Sampling Control for Imbalanced Calibration in Semi-Supervised Learning¶
Conference: AAAI 2026 arXiv: 2511.18773 Code: https://github.com/Sheldon04/SC-SSL Area: Semi-Supervised Learning / Class Imbalance Keywords: semi-supervised learning, class imbalance, sampling control, pseudo-labels, calibration
TL;DR¶
This paper proposes SC-SSL, a framework that introduces an expansion classifier for decoupled sampling control to mitigate feature-level imbalance, and leverages the bias term of a linear layer as an optimized bias vector to directly calibrate logits at inference time, achieving state-of-the-art performance across multiple data distribution settings.
Background & Motivation¶
- Background: Semi-supervised learning (SSL) exploits unlabeled data via pseudo-labels and consistency regularization, but real-world data often exhibits long-tailed distributions, causing pseudo-labels to be biased toward head classes — a problem known as class-imbalanced SSL (CISSL).

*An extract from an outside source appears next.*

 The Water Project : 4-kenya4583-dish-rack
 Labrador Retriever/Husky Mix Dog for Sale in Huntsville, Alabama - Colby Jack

- Limitations of Prior Work: Existing methods (ACR, CPE, SimPro) estimate the class distribution of unlabeled data to adjust logits, but suffer from two issues: (a) coarse-grained treatment that conflates data imbalance with bias introduced by varying per-class learning difficulty; and (b) conservative strategies that leave large amounts of unlabeled data underutilized, retaining only a small number of high-quality pseudo-labels to avoid confirmation bias.
- Key Challenge: Data imbalance and optimization imbalance are two independent sources of bias, yet existing methods couple them together. In dual-classifier settings, neither the output classifier nor the original classifier can effectively adjust the sampling probability of non-head classes.

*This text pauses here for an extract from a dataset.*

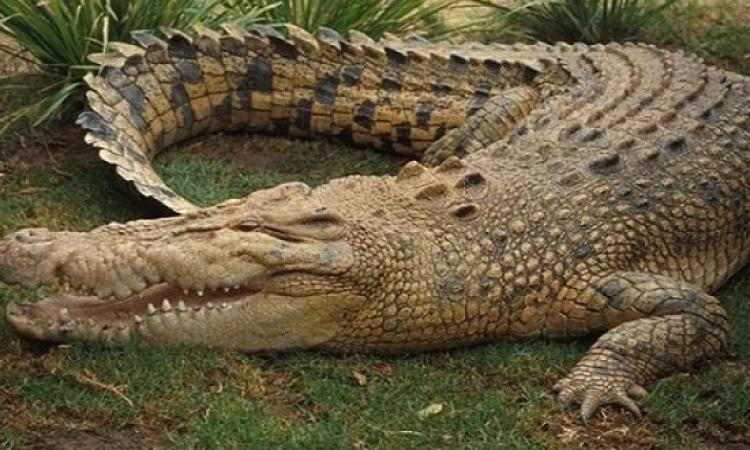 تمساح ضخم يهاجم طفلا فى مملكة السحر!!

- Goal: Address model bias at a finer granularity — separately at the feature level and the logit level.
- Key Insight: Based on the expansion-separation assumption in self-training, even noisy pseudo-labels can propagate effective supervisory signals through consistency regularization, provided that non-head classes are sampled with sufficient frequency.

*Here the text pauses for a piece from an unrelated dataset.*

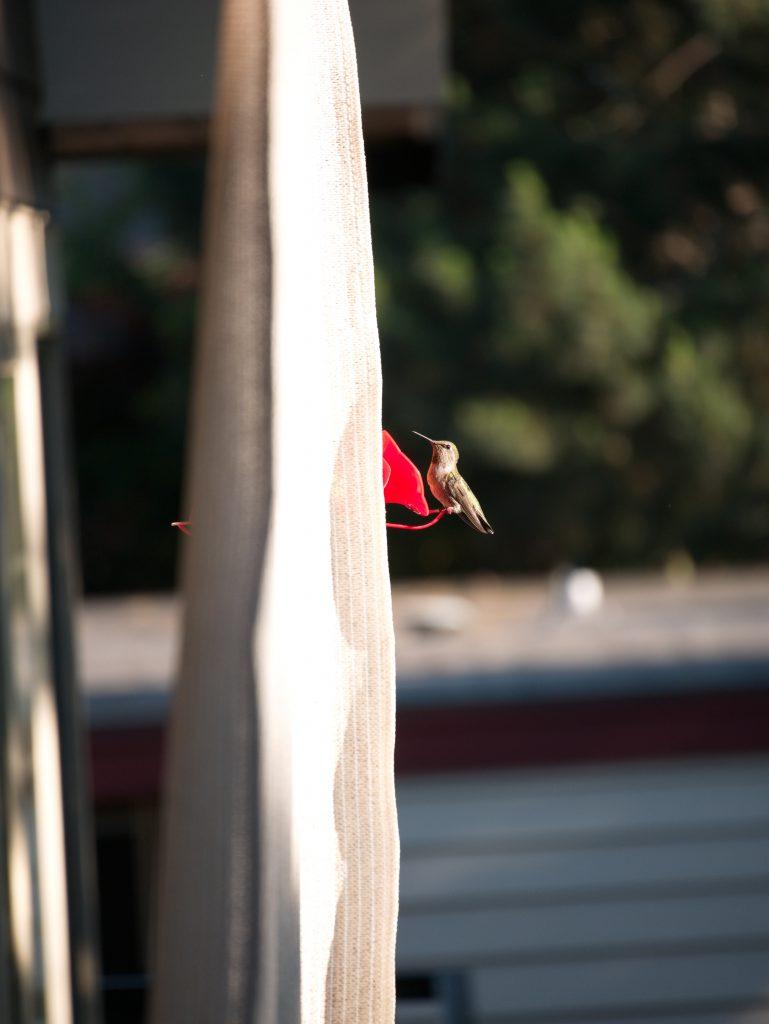 Humming Bird (Before SnapSeed)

- Core Idea: Introduce a third expansion classifier dedicated to increasing the sampling probability of non-head classes to balance feature learning, and at inference time use the difference in bias terms to isolate and correct optimization bias.
Method¶
Overall Architecture¶
SC-SSL augments FixMatch with two additional classifiers: an output classifier \(F_b\) (trained with balanced sampling, used for inference) and an expansion classifier \(F_e\) (trained with oversampling of non-head classes to balance feature learning). All three classifiers share a backbone network \(B\). During training, theoretical analysis identifies the key variables governing sampling control (\(\gamma_u\), \(\Delta p\), \(\rho\)), which are used to dynamically adjust sampling probabilities under different distribution settings. At inference, the bias term pattern of the linear layer is analyzed to define an optimization bias vector \(\mathbf{b}_{opt}\) that directly calibrates logits.
Key Designs¶
-
Expansion Classifier and Sampling Control (Training Phase)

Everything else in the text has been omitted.